Nach anderen Erzählungen hat die Jungfrau einen Schneider, der vom Harze herunterkam, in die alte Burg geführet und hat nackt am lerbacher Wasser gestanden und sich da gewaschen. Links am Eingange an der Kette hat ein Hund gelegen. Im Schlosse hat ein Kessel voll Gold, ein Rosenbusch und ein Lilienbusch gestanden. Die Lilie hat der Schneider erhalten, sie ist aber schieres Gold gewesen und so ist er sehr reich geworden.

III.

In der alten Burg bei Osterode haben ungefähr bis 1830 die Kinder immer gespielt, weil sie damals noch nicht so verfallen gewesen ist, auch ist die Küche noch in ganz gutem Zustande gewesen.
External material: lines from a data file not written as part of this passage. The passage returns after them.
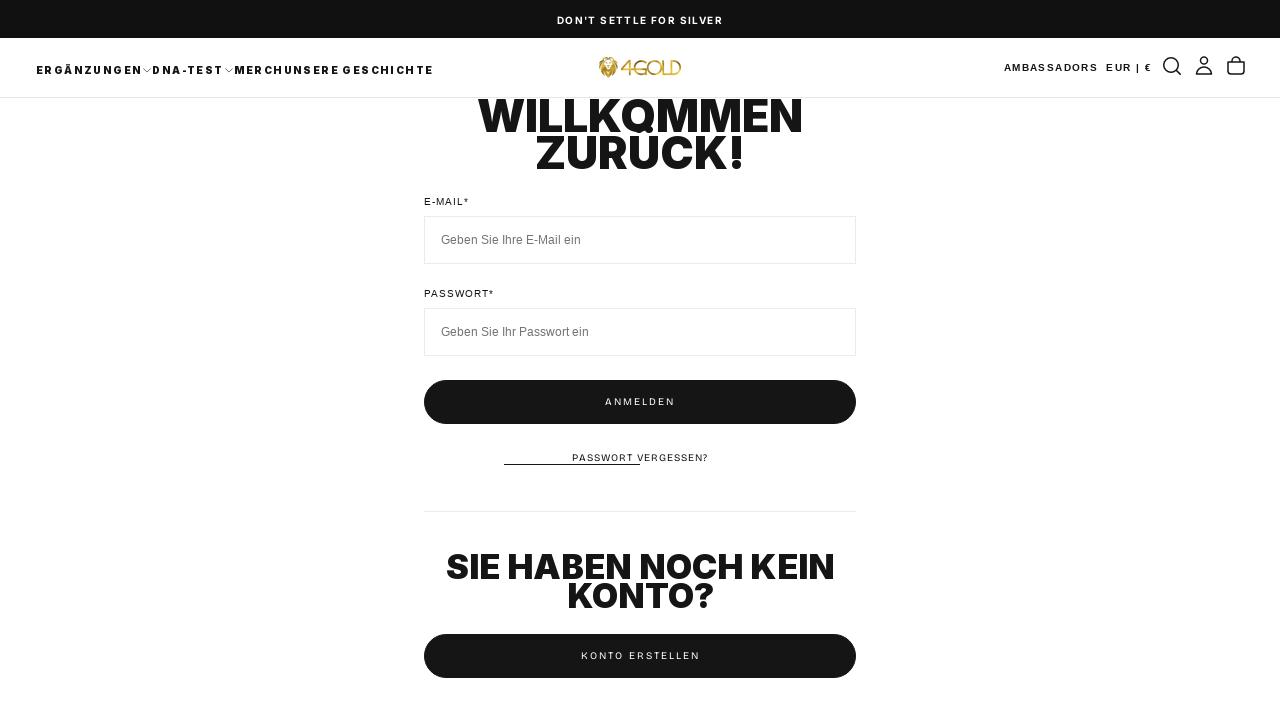

--- FILE ---
content_type: text/css
request_url: https://4gold.eu/cdn/shop/t/56/assets/section-marquees.css?v=157404775809894894411758721248
body_size: 190
content:
.marquee{position:relative;display:flex;overflow:hidden;-webkit-user-select:none;user-select:none;gap:var(--gap)}.marquee__content{flex-shrink:0;display:flex;justify-content:space-around;gap:var(--gap);min-width:100%;font-family:var(--font-heading-family);font-weight:var(--font-heading-weight);color:var(--marquee-content-text-color, rgb(var(--color-heading-text)));font-size:var(--marquee-element-size);line-height:var(--marquee-element-line-height, 1.5);letter-spacing:-.02em;margin:var(--marquee-element-margin, 1.6rem 0);padding:0}@keyframes marquee{0%{transform:translate(0)}to{transform:translate(calc(var(--marquee-transform-translate-x) - var(--gap)))}}@media (prefers-reduced-motion: reduce){.marquee__content{animation-play-state:paused!important}}.enable-animation .marquee__content{--marquee-transform-translate-x: -100%;animation:marquee linear infinite;animation-duration:var(--marquee-duration)}[dir=rtl] .enable-animation .marquee__content{--marquee-transform-translate-x: 100%}.marquee--reverse .marquee__content{animation-direction:reverse}.marquee--hover-pause:hover .marquee__content{animation-play-state:paused}.marquee--fit-content{max-width:fit-content}.marquee--pos-absolute .marquee__content:last-child{position:absolute;inset-block-start:0;inset-inline-start:0}.enable-animation .marquee--pos-absolute .marquee__content:last-child{--marquee-absolute-transform-translate-x: 100%;animation-name:marquee-absolute}[dir=rtl] .enable-animation .marquee--pos-absolute .marquee__content:last-child{--marquee-absolute-transform-translate-x: -100%}@keyframes marquee-absolute{0%{transform:translate(calc(var(--marquee-absolute-transform-translate-x) + var(--gap)))}to{transform:translate(0)}}.marquee__content>*{flex:0 0 auto;padding:var(--marquee-content-padding, .2rem 1.2rem);display:flex;align-items:center}.marquee__link{display:flex;align-items:center}.marquee__item{text-transform:uppercase}.marquee__item svg,.marquee__item img{height:var(--marquee-element-size);margin-inline-end:var(--marquee-element-svg-margin-inline-end)}.marquee__product-card a{display:flex;align-items:center;justify-content:center}.marquee__product-card-image{min-width:10rem;min-height:10rem}.marquee__product-card-image img{margin-inline-end:0;width:100%;height:100%}.marquee__product-card-content{padding:0 0 0 1.6rem;display:inline-flex;flex-direction:column;max-width:16rem}.marquee__product-card-content span{font-size:var(--font-size-static-sm);font-weight:var(--font-heading-weight);margin:0;overflow:hidden;text-overflow:ellipsis;display:-webkit-box;-webkit-line-clamp:2;-webkit-box-orient:vertical;line-height:var(--line-height-static-sm);letter-spacing:-.024rem}.marquee__product-card-content button{width:fit-content;margin-block-start:1.2rem;padding:1.2rem 1.6rem;border:.1rem solid rgba(var(--color-border),var(--alpha-border))}.marquee__item:has(.marquee__countdown-timer){min-width:28.5rem}.marquee__countdown-timer{position:relative}.marquee__countdown-timer .countdown-timer__column{line-height:var(--line-height-static-xs)}.marquee__countdown-timer .countdown-timer__column.text{margin-inline-end:.8rem}.marquee__countdown-timer .countdown-timer__column:not(.text)+.countdown-timer__column{margin-inline-start:.8rem;border-inline-start:.1rem solid rgb(var(--color-foreground));padding-inline-start:.8rem}
/*# sourceMappingURL=/cdn/shop/t/56/assets/section-marquees.css.map?v=157404775809894894411758721248 */


--- FILE ---
content_type: text/css
request_url: https://4gold.eu/cdn/shop/t/56/assets/customer.css?v=63568592351578747041758721205
body_size: -183
content:
#recover{display:none}#recover:target{display:block}#recover:target~#login{display:none}.account{color:rgb(var(--color-foreground));background-color:rgb(var(--color-background))}.account .recover-link{color:rgb(var(--color-foreground));font-size:var(--font-size-static-xs);line-height:var(--line-height-static-sm);text-transform:var(--font-button-text-transform);letter-spacing:var(--letter-spacing-small);display:block;cursor:pointer;width:fit-content}.account .media{border-radius:0}.form-customer--login,.form-customer--recover,.form-customer--register,.form-customer--reset,.form-customer--activate{padding-block-start:4rem}.account .form-customer.form-customer--reset{margin-inline:auto;text-align:center}.form-customer--recover{padding-block-end:6.4rem}.form-customer__title{margin:0}.form-customer__head{margin-block-end:2.4rem}.form-customer .form-row+.form-row{margin-block-start:2.4rem}.form-customer__callout{margin-block-start:4.2rem;padding:4rem 0 6.4rem;border-block-start:.1rem solid rgba(var(--color-border),var(--alpha-border))}.form-customer__callout-title{margin:0 0 2.4rem}@media screen and (min-width: 990px){.form-customer--login,.form-customer--recover,.form-customer--register{padding-block-start:8.8rem}.account{display:flex}.account__col{min-width:50%;flex:1;min-height:100%}.account__col .media{height:calc(100vh - var(--header-height) + var(--announcement-bars-before-header-heights))}}@media screen and (min-width: 1200px){.account .form-customer{max-width:calc(43.2rem + calc(var(--page-gutter) * 2));margin-inline-start:calc(12rem - var(--page-gutter))}}.account__col.account__col--center{display:flex;justify-content:center;padding-block:12.8rem}.account__col.account__col--center .form-customer__title,.account__col.account__col--center .form-customer__callout-title{text-align:center}.account__col.account__col--center .form-customer{padding-block-start:0}.account__col.account__col--center .button{display:block;margin:0 auto}.account__col.account__col--center .button:not(.button--text){width:100%}
/*# sourceMappingURL=/cdn/shop/t/56/assets/customer.css.map?v=63568592351578747041758721205 */


--- FILE ---
content_type: text/javascript
request_url: https://4gold.eu/cdn/shop/t/56/assets/form-validate.js?v=61807705251221750461758721208
body_size: -149
content:
if(!customElements.get("form-validate")){class FormValidation extends HTMLElement{constructor(){if(super(),this.form=this.querySelector("form"),!this.form)throw new Error("Form element does not exist")}toggleErrorMessage(input,field){const errorMessageWrapper=field.querySelector("[data-message]");errorMessageWrapper.classList.toggle("hidden",input.validity.valid),errorMessageWrapper.parentElement.classList.toggle("has-error",!input.validity.valid),errorMessageWrapper.innerHTML=input.type==="email"?window.validationStrings.invalidEmail:input.validationMessage}setFieldValidity(input){input.setAttribute("aria-invalid",!input.validity.valid);const field=input.closest("[data-input-wrapper]");field&&(field.classList.toggle("has-error",!input.validity.valid),this.toggleErrorMessage(input,field))}onSubmit(event){this.form.reportValidity()||event.preventDefault(),this.form.submit()}setHandlers(){this.form.addEventListener("submit",this.onSubmit.bind(this));for(const input of this.form.elements)input.hasAttribute("data-no-validate")||["input","blur","change","invalid"].forEach(eventName=>{input.addEventListener(eventName,this.setInputHandler.bind(this))})}setInputHandler(event){event.type==="invalid"&&event.preventDefault(),this.setFieldValidity(event.target)}connectedCallback(){this.setHandlers()}}customElements.define("form-validate",FormValidation)}
//# sourceMappingURL=/cdn/shop/t/56/assets/form-validate.js.map?v=61807705251221750461758721208
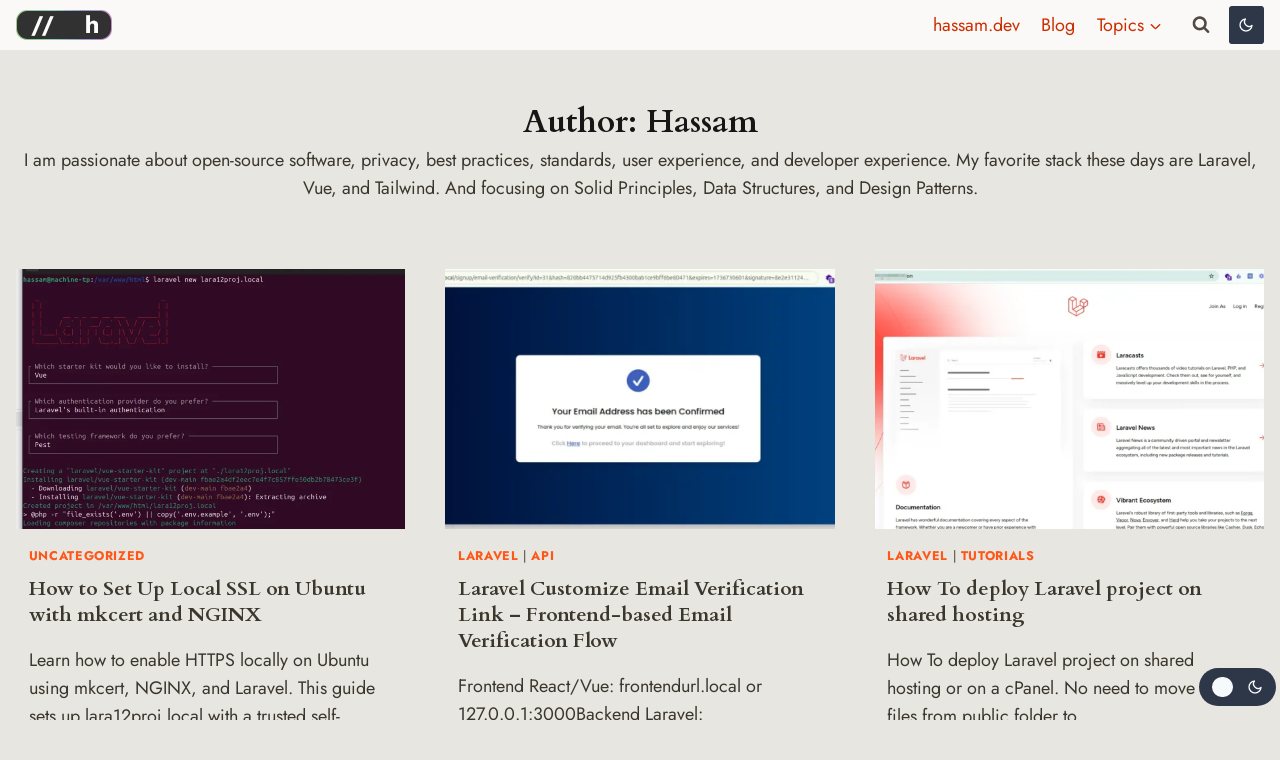

--- FILE ---
content_type: text/css
request_url: https://blog.hassam.dev/wp-content/cache/min/1/wp-content/themes/kadence-child/style.css?ver=1766896895
body_size: 1397
content:
/*!
Theme Name: Kadence Child
Theme URI: https://www.kadencewp.com/kadence-theme/
Template: kadence
Author: Kadence WP
Author URI: https://www.kadencewp.com/
Description: A child theme for the Kadence Theme.
Version: 1.0.0
License: GNU General Public License v3.0 (or later)
License URI: https://www.gnu.org/licenses/gpl-3.0.html
Text Domain: kadence-child
*/
 .site-branding{--gradient:#f44, #e74, #cb3, #5c5, #5ca, #78e, #d6d;background:linear-gradient(90deg,var(--gradient),var(--gradient),var(--gradient));background-size:600%;outline:0;padding:.1em .2em;border-radius:.6em;border:none;color:#c5ccd8;opacity:.8;position:relative;z-index:2;box-sizing:border-box;animation:scrollbg linear 6s infinite;transition:.2s ease;filter:saturate(.6);cursor:pointer}@keyframes scrollbg{0%{background-position:33.333333333333333% 0%}100%{background-position:75% 0%}}.site-branding:hover{color:#c5ccd8;animation:scrollbg linear 6s infinite;filter:saturate(1);opacity:1}.site-branding:active{color:#fff;animation:scrollbg linear .5s infinite;filter:saturate(1);transform:scale(1.1);opacity:1}.site-branding:before{background-color:var(--bgColor);content:'';position:absolute;left:.1em;top:.1em;width:calc(100% - .2em);height:calc(100% - .2em);border-radius:.1em;z-index:-1}.site-branding:active:before{opacity:.8}.site-branding:after{background:inherit;content:'';position:absolute;left:.2em;top:.2em;width:calc(100% - .4em);height:calc(100% - .4em);filter:blur(32px);opacity:0;border-radius:.1em;z-index:-2}.site-branding:hover:after{opacity:1}.site-branding:active:after{opacity:1;filter:blur(48px)}.site-main article.page.type-page ul.wp-block-latest-posts__list{margin:0}article.type-page .inside-article .entry-content ul.wp-block-latest-posts li{box-shadow:0 10px 40px -40px #000;padding:8px 10px;border-radius:5px}article.type-page .inside-article .entry-content ul.wp-block-latest-posts li>a{font-weight:bolder}article.type-page .inside-article .entry-content ul.wp-block-latest-posts li img.wp-post-image{border-radius:5px}article.post.type-post .post-image .wp-post-image{border-radius:5px}code.code-custom-inline{background-color:#eee;font-size:16px;display:inline-block;padding:1px 4px}@media screen and (max-width:768px){.wp-block-latest-posts.is-grid li{margin:0 auto;width:100%}.wp-block-latest-posts.alignleft{margin-right:0em}}.img-sm-shadow{box-shadow:0 2px 4px 0 #f6f7f7}.hsm-p-10{padding:10px}.wpcf7-form .wp-mb-2{margin-bottom:2px}.wpcf7-form .wp-mb-2 .wp-form-control{border-radius:6px;padding:4px 6px;width:100%}.wpcf7-form .wp-contactus-submit .wpcf7-submit{border-radius:6px}body.home .featured-image.page-header-image{display:none}body.home article.type-page .wp-block-latest-posts__list a{text-decoration:none}article.type-post .entry-content a{text-decoration:underline}article.type-post .entry-content a:hover{text-decoration:none}article.type-post .entry-header .entry-title{user-select:none}article.type-post .entry-content>#ftwp-postcontent>h1,article.type-post .entry-content>#ftwp-postcontent h2,article.type-post .entry-content>#ftwp-postcontent h3,article.type-post .entry-content>#ftwp-postcontent h4,article.type-post .entry-content>#ftwp-postcontent h5,article.type-post .entry-content>#ftwp-postcontent h6{user-select:none}article.type-post .entry-content>#ftwp-postcontent p{user-select:none}article.type-post .entry-content>#ftwp-postcontent ul,article.type-post .entry-content>#ftwp-postcontent ol{user-select:none}.is-left-sidebar .inside-left-sidebar aside.widget h2.widget-title,.is-right-sidebar .inside-right-sidebar aside.widget h2.widget-title{box-shadow:0 5px 8px rgb(46 80 242 / 5%);line-height:18px;transition:all .2s ease;padding:10px 6px;border-radius:4px}.hsm-py-2{padding-top:0.5rem!important;padding-bottom:0.5rem!important}.hsm-px-2{padding-left:0.5rem!important;padding-right:0.5rem!important}.list-style-none{list-style:none;margin:0 0 1.5em 1em}.yarpp-related .yarpp-thumbnails-horizontal{display:flex;flex-wrap:wrap}.yarpp-related.yarpp-template-thumbnails>p{font-size:12px;margin-top:9px;color:grey}.yarpp-related.yarpp-template-thumbnails>p>a{font-size:inherit;color:inherit}.yarpp-related .yarpp-thumbnails-horizontal .yarpp-thumbnail .yarpp-thumbnail-title{font-size:70%}@media screen and (max-width:768px){.yarpp_fixed{position:static!important}}aside .wp-widget-group__inner-blocks ul li{margin-bottom:0}aside .wp-widget-group__inner-blocks ul li>a{font-size:14px;font-family:inherit;text-decoration:none}.hide_widget_title label{display:none}.yarpp_fixed ol{list-style-type:none}.yarpp_fixed ol li{margin-bottom:2px}.yarpp_fixed ol li>a{font-family:inherit;font-size:12px;font-weight:400}.yarpp_fixed>p{display:none}.yoast-toc,.yoast-table-of-contents{background:#fcfcfc;padding:10px;overflow:auto;border-radius:7px}#ftwp-container #ftwp-list.ftwp-list-nest.ftwp-colexp-icon .ftwp-anchor{padding-left:8px!important}#ftwp-container.ftwp-wrap #ftwp-list .ftwp-anchor{padding:3px 4px!important}.hsm-px-2{padding:12px}.wp-block-image img{border-radius:8px;border-width:2px;border-style:solid;border-color:#f2f2f2}body.home.page-template-default{background:#e7e7e7!important}body.home.page-template-default .inside-article{background:transparent!important}body.home.page-template-default .footer-widgets{background:transparent!important}pre.wp-block-prismatic-blocks{padding:4px!important}.splide__slide article.entry.content-bg.loop-entry{height:100%}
Einstmals, als auch die Kinder da spielen und sich, wie Kinder thun, in dieser Küche etwas kochen, sprang eine eiserne Thür auf. Das eine von den Kindern lief sogleich in den Gang und es standen drei Kasten an Ketten gebunden, auch war da ein Pudelhund mit feurigen Augen, der an eine Kette gebunden war, im hellen Saale. An der Wand spiegelte sich eine weiße Jungfer, die verwünschet war und kurz nach dieser Zeit von einem armen Leineweber erlöset ist. Die Kinder kam aber doch das Grauen an und sie verließen eiligst die Burg und erzähleten den Eltern, was sie gesehen hatten. Die Eltern gingen darauf nach der alten Burg, um zu sehen, ob es wahr wäre; als sie aber hinkamen, war alles wieder verschwunden.